Some of the lyrics from the song, "In the Light". DC Talk's version of it woke me up this morning on my radio alarm clock. It was a timely and poignant reminder, for I do have times when I despise my behavior and realize that there are things in me that are weak or dark or dirty. I've always been and still am a man who needs a Savior. Thank God I have one in Jesus Christ. I don't know where I'd be without Him, if He hadn't graciously stepped into my life at an early age.

Part of the challenge in being in a long relationship is not being lax with the familiarity. As someone who follows Jesus and experiences His friendship, I've often fallen into the trap of losing sight of how spiritually bankrupt I would be without His presence in my life. I'm thankful for the reminder tonight as I went to the 7 p.m. Illuminate service at Overlake Christian Church.

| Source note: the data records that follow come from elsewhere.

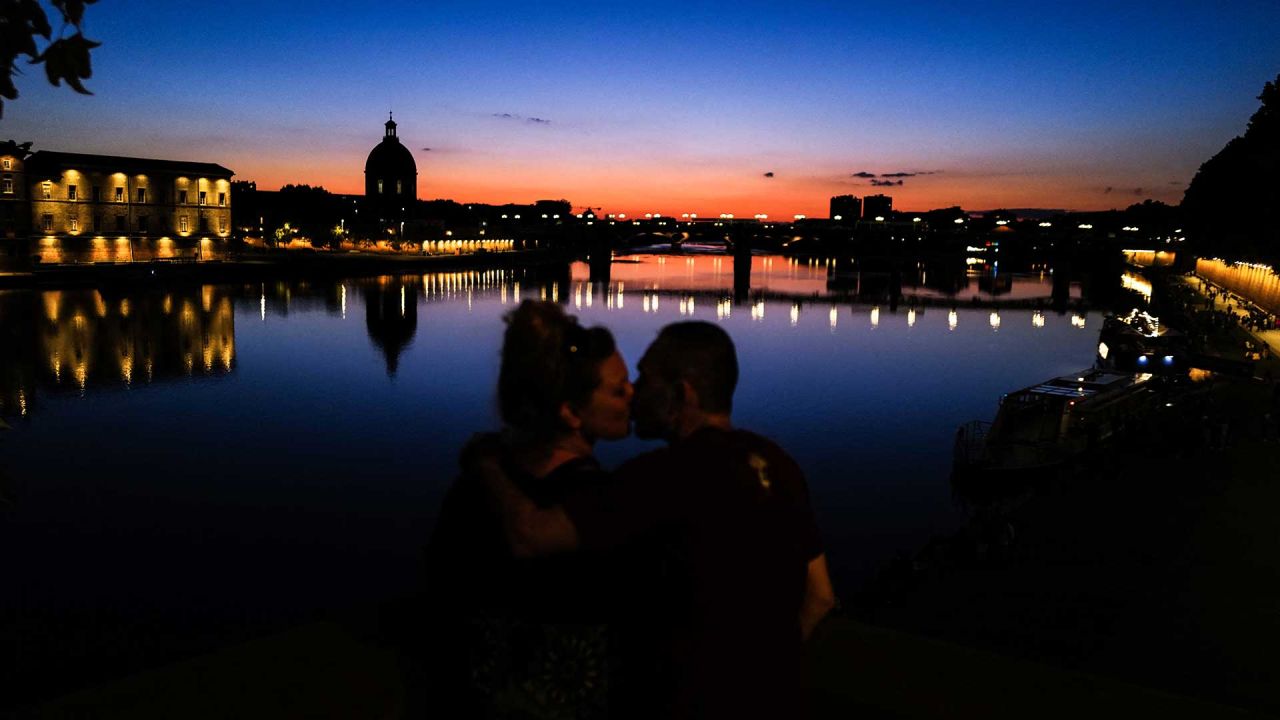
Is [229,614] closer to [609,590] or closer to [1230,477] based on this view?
[609,590]

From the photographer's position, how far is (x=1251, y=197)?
40844 mm

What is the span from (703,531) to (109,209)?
94953mm

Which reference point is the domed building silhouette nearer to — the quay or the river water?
the quay

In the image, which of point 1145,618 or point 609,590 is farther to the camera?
point 1145,618

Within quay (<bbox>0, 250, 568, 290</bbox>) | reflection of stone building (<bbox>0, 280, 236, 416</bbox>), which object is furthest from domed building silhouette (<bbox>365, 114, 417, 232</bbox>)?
reflection of stone building (<bbox>0, 280, 236, 416</bbox>)

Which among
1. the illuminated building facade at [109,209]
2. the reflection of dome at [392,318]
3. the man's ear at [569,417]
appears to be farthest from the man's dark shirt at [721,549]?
the illuminated building facade at [109,209]

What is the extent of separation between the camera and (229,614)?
16.0m

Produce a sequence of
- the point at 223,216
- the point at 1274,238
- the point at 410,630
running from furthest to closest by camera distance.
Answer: the point at 223,216 → the point at 1274,238 → the point at 410,630

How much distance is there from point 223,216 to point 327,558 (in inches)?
3390

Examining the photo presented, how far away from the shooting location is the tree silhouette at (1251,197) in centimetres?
3559

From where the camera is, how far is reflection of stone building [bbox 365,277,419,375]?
5125 centimetres

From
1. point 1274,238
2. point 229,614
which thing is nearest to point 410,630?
point 229,614

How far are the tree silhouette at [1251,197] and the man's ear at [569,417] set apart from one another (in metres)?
40.0

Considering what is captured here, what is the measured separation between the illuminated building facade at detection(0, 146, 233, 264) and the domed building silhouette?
4791 cm
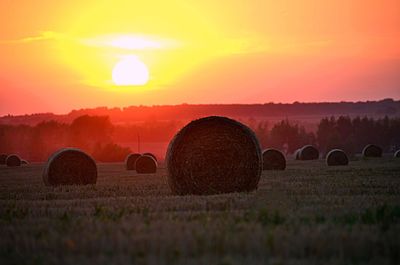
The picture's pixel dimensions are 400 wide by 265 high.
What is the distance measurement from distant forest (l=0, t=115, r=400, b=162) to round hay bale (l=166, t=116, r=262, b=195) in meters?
54.8

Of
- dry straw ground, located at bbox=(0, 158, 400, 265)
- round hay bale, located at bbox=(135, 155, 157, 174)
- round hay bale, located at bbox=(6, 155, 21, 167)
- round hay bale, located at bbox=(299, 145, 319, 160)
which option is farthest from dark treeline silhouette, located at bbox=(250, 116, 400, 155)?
dry straw ground, located at bbox=(0, 158, 400, 265)

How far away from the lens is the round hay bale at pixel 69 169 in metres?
22.0

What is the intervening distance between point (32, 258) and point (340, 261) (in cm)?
362

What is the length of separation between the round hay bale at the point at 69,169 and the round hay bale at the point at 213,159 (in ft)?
20.3

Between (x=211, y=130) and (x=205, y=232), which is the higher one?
(x=211, y=130)

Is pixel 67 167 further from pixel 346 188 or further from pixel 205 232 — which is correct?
pixel 205 232

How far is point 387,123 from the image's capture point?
260 ft

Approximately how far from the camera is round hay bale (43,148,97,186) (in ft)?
72.1

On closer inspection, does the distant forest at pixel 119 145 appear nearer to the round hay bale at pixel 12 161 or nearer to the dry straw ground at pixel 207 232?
the round hay bale at pixel 12 161

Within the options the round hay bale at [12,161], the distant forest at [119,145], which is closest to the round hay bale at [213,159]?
the round hay bale at [12,161]

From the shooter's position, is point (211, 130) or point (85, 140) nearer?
point (211, 130)

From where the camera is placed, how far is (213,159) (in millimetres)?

I love Pastor Mike. He's passionate about Jesus and such a gifted communicator, and God has used him to bless me so much since I've attended Overlake last fall. In his sermon tonight, Mike preached on Luke 11:1-11, where Jesus taught His disciples how to pray. While prayer can be intimate conversation with God, I was reminded that another approach in prayer is great humility with shameless persistence. To "ask, seek and knock" with urgency and desperation, knowing that I am bankrupt without God's provision- be it spiritual, moral, physical, emotional, etc. As Pastor Mike expounded on that section of the Word, I felt the Holy Spirit drop that truth into my soul. It's what I needed to hear, and I am strengthened and encouraged by it.

"Lord, You are the Holy One and my Great Provider. I ask Your forgiveness for my recent stumblings, for not drawing close to Your Spirit and instead choosing my own way. I am bankrupt without You. I ask that You lead and open up opportunities for me to connect with men and women who love You and seek hard after You, that I would not be alone on this often lonely journey. Thank You for Your grace and Your gentle and strong love. Thank You for Your Son, Jesus, for I am a man in need of a Savior. In His Name I pray, Amen".